Introducing Gemma 3n

Gemma vs Gemini Nano & Licensing

  • Confusion around why both Gemma 3n and Gemini Nano exist for on-device use; both run offline.
  • Clarifications from the thread:
    • Gemini Nano: Android-only, proprietary, accessed via system APIs (AiCore/MLKit), weights not directly usable or redistributable.
    • Gemma 3n: open-weight, available across platforms with multiple sizes, can be used commercially and run on arbitrary runtimes.
  • Some see this split as poorly explained by Google and needing third parties to decode their product strategy.

Copyright & Model Weights

  • Extended debate on whether model weights are copyrightable:
    • US: likely not, under current Copyright Office interpretation that purely mechanical outputs without direct human creativity are not protected.
    • UK/Commonwealth/EU-like regimes: “sweat of the brow” makes copyrightability more plausible.
  • Even if copyright is uncertain, vendors can still enforce terms via contracts, but contracts don’t automatically bind downstream recipients.
  • Tension noted: companies argue training data copyright doesn’t “survive” in weights, yet want copyright-like protection for weights themselves.

“Open Source” vs Open Weights

  • Disagreement over calling Gemma “open source”:
    • Code and architecture are Apache-2.0, but weights are under separate terms with prohibited uses.
    • This fails standard OSI/FSF definitions; best described as “open weights, closed data” rather than fully open source.

Architecture, Capabilities & Real-World Performance

  • Gemma 3n shares architecture with the next Gemini Nano, optimized for on-device efficiency and multimodality (text, vision, audio/video inputs, text output).
  • Users report:
    • E2B/E4B models running on consumer GPUs and phones at ~4–9 tok/s; feasible but not “instant”.
    • 4-bit quantized models ~4.25GB, can run on devices like Pi 5 or RK3588 boards, but with significant latency.
  • A major subthread challenges Google’s “60 fps on Pixel” marketing:
    • Public demo APK appears CPU-only and yields ~0.1 fps end-to-end, far from claims.
    • Google-linked participants say only first-party models can really use the Tensor NPU; 3rd-party NPU support “not a priority.”
    • This is seen by some as misleading, especially given associated hackathon/prize messaging.

Ecosystem, Ports & Tooling

  • GGUF conversions available for llama.cpp; early support in Ollama, LM Studio (including MLX on Apple Silicon), and other runtimes.
  • Some glitches reported (e.g., multimodal not yet wired up in certain tools).

Quality, Benchmarks & Behavior

  • Mixed evaluations:
    • Some users impressed: 8B-like performance from tiny models, good enough for VPS-hosted alternatives to cloud APIs.
    • Others find Gemma 3n weaker than comparable small models (e.g., LLaMA variants) on MMLU, suggesting leaderboard scores may favor conversational style.
  • Reports of looping/repetition traced to bad default sampling settings (e.g., temperature 0).
  • Notable community “benchmarks” like “SVG pelican on a bicycle” show Gemma 3n doing reasonably well at structured SVG output; used informally as a proxy for model capability.
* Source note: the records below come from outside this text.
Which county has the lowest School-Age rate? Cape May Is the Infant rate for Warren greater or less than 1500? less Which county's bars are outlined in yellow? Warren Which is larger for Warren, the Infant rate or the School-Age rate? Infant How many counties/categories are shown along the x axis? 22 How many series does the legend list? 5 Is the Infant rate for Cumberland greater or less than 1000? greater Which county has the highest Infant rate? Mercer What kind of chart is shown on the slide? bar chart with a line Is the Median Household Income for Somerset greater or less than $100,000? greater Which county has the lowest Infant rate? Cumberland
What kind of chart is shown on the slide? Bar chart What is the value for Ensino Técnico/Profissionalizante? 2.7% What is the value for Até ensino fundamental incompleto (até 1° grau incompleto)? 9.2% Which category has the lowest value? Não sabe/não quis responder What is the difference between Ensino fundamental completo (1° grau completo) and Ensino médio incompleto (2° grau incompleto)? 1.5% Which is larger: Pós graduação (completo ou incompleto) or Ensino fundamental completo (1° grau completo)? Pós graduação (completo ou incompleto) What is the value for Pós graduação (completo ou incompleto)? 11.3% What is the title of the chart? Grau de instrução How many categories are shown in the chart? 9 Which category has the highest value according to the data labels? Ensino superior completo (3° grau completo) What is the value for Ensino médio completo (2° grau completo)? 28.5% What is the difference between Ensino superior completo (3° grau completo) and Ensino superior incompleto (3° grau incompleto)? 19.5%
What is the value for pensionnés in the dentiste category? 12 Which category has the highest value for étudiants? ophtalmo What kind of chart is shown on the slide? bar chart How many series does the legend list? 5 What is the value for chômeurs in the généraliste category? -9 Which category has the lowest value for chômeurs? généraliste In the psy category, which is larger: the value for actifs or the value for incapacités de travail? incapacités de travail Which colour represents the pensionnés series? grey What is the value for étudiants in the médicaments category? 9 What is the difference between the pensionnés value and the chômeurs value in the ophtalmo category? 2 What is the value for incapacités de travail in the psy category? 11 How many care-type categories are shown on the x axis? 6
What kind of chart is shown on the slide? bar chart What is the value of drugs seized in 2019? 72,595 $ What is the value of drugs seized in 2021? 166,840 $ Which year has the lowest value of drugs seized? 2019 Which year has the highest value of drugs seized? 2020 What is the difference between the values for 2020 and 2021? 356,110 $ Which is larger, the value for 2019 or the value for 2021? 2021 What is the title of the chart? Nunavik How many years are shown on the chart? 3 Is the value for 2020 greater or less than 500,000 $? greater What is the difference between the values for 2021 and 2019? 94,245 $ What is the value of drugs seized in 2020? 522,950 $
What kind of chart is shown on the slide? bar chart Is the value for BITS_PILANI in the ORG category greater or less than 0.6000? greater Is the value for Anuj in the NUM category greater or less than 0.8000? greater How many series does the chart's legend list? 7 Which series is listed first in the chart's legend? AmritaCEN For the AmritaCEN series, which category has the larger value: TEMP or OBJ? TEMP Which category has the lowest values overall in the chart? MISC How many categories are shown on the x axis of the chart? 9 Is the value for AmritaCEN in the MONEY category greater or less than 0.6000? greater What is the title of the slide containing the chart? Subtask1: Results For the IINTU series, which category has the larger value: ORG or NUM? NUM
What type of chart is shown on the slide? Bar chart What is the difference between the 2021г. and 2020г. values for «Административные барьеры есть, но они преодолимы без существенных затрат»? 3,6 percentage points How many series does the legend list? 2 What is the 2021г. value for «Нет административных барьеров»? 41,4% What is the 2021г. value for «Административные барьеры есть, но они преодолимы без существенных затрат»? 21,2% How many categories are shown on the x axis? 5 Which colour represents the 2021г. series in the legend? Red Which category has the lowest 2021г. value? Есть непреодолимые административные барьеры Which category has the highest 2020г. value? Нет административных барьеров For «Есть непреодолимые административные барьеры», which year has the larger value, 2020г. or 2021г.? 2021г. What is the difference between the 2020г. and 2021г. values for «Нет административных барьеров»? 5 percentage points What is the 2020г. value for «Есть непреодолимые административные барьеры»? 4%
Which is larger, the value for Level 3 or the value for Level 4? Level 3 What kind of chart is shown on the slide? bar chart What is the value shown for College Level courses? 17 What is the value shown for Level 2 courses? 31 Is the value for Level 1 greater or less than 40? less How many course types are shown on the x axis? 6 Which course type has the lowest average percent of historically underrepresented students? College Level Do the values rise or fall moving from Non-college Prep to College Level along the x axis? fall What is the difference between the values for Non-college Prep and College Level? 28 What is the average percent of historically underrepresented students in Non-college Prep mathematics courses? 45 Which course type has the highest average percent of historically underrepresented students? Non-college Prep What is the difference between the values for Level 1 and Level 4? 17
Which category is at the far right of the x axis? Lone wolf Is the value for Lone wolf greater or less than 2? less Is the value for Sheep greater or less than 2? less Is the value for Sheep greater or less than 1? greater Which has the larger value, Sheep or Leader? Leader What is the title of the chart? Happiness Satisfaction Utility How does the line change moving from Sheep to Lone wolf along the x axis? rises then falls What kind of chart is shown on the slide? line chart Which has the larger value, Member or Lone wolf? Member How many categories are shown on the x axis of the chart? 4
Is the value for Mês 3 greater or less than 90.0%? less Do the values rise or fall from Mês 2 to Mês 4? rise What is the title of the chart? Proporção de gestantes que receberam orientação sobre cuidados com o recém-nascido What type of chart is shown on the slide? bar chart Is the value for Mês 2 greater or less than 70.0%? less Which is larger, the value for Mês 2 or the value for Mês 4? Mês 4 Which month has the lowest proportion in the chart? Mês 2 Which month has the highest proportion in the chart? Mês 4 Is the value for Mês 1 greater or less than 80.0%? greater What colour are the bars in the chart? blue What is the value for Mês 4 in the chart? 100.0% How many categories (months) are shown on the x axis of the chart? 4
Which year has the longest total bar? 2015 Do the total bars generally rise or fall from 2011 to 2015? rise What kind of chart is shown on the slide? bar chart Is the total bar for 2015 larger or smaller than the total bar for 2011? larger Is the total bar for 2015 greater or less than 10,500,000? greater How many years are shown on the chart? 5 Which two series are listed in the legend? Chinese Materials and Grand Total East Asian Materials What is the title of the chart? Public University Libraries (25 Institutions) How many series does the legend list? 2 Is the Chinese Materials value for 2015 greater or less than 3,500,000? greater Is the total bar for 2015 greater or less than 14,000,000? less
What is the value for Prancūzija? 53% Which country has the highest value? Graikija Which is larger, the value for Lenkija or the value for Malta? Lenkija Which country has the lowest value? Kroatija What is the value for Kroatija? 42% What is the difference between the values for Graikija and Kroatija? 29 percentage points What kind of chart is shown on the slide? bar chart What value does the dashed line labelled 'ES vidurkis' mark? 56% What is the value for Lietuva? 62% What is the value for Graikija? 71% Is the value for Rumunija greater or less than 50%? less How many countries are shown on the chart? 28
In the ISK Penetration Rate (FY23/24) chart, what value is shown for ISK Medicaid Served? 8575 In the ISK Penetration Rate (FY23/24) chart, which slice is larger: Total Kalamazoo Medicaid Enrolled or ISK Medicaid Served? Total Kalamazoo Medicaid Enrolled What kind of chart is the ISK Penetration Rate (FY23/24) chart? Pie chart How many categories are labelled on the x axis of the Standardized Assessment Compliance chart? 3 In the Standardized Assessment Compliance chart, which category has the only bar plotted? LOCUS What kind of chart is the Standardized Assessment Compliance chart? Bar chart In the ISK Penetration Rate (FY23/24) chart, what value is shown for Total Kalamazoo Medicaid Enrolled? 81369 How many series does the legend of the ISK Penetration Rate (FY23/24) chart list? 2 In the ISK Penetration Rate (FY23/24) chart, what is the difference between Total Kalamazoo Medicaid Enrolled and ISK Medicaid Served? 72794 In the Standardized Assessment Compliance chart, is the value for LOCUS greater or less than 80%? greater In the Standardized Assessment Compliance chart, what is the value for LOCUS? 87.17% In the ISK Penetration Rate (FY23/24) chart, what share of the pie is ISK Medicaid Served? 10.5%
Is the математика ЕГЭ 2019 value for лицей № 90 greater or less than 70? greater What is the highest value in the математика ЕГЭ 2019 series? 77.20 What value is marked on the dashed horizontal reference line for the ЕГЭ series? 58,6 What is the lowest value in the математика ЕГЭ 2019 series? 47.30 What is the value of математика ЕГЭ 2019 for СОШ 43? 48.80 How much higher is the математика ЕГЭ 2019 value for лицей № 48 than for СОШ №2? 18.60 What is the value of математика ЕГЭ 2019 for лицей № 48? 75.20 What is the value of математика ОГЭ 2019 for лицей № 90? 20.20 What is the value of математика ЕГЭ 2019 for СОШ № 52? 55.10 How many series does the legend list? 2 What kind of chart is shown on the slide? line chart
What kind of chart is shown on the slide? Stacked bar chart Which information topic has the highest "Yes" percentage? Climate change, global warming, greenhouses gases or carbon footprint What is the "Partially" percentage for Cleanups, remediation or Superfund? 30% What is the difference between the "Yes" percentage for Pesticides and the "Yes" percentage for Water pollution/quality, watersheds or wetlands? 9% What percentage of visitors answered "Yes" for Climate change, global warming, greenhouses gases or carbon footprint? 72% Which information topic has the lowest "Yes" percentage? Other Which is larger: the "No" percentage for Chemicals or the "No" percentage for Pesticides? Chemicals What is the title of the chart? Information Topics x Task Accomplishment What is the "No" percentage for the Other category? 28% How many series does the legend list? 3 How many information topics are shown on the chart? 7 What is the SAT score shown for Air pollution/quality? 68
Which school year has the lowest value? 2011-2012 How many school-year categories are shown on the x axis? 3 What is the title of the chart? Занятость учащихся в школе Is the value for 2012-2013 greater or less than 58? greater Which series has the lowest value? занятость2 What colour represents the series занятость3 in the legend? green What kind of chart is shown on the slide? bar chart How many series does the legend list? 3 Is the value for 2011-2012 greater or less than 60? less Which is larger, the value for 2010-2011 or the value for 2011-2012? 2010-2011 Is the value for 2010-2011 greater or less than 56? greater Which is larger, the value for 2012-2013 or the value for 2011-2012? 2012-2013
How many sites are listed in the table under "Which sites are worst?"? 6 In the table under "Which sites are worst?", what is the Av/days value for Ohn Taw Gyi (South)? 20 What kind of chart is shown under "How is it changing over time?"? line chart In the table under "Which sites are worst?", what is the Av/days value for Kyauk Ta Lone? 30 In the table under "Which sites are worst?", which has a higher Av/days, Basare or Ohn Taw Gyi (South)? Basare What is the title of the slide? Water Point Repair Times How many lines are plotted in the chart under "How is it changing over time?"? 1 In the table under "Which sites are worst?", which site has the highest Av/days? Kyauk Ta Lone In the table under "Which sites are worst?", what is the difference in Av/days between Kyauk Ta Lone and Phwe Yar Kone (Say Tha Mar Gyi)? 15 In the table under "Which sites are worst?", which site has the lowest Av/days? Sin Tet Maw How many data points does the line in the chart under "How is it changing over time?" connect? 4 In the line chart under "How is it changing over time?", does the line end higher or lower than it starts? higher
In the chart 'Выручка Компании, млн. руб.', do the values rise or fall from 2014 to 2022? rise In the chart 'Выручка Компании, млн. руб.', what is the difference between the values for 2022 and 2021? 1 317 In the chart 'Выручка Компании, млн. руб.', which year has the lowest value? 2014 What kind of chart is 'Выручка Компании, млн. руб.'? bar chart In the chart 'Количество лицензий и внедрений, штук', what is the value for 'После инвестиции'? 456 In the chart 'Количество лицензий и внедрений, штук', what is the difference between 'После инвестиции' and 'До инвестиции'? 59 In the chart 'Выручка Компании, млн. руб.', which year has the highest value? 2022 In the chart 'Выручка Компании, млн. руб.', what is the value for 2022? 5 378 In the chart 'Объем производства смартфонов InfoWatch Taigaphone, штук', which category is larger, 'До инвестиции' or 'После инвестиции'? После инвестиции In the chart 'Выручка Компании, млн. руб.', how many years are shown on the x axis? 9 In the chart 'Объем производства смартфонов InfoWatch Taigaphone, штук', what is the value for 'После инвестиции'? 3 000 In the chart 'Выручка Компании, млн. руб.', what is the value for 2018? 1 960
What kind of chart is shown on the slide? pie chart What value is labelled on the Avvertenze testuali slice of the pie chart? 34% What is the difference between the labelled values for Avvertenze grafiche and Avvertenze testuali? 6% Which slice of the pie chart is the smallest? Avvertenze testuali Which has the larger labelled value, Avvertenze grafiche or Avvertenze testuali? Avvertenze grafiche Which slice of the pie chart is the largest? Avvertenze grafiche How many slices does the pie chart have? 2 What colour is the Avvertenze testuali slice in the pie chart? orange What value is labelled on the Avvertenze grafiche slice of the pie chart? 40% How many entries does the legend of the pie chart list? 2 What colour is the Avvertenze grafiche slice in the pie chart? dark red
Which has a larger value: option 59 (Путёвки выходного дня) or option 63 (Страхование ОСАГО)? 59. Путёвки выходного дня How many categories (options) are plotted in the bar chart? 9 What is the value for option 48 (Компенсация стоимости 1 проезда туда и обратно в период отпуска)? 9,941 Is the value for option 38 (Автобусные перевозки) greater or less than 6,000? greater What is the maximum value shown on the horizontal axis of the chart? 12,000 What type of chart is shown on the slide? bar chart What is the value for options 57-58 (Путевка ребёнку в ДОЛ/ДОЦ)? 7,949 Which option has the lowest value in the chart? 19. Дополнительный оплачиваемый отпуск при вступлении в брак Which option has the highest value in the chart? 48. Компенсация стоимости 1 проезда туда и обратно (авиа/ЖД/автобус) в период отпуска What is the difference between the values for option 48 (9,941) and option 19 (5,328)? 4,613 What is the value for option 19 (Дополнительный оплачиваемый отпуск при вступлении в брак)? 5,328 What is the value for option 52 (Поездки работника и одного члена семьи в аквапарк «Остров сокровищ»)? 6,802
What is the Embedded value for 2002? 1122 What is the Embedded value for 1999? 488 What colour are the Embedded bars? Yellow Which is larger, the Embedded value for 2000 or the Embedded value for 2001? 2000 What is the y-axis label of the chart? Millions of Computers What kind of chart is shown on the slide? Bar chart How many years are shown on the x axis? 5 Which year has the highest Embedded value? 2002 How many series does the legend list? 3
Use Cases for Small Local Models

  • Suggested personal and commercial uses:
    • On-device assistants (including Home Assistant integrations).
    • Spam/SMS filtering without cloud upload.
    • Local speech-to-text, document/image description, photo tagging and search.
    • Offline coding help and lightweight summarization (e.g., RSS feeds) on cheap CPUs.
  • Consensus: small models are not replacements for top proprietary models in complex coding or reasoning, but are valuable for privacy, offline use, and narrow or fine-tuned tasks.

Naming & Product Clarity

  • Complaints about confusing naming (Gemma vs Gemini, “3n” instead of clearer labels like “Gemma 3 Lite”).
  • Calls for a simple, public Google table mapping product names to function, platform, and licensing.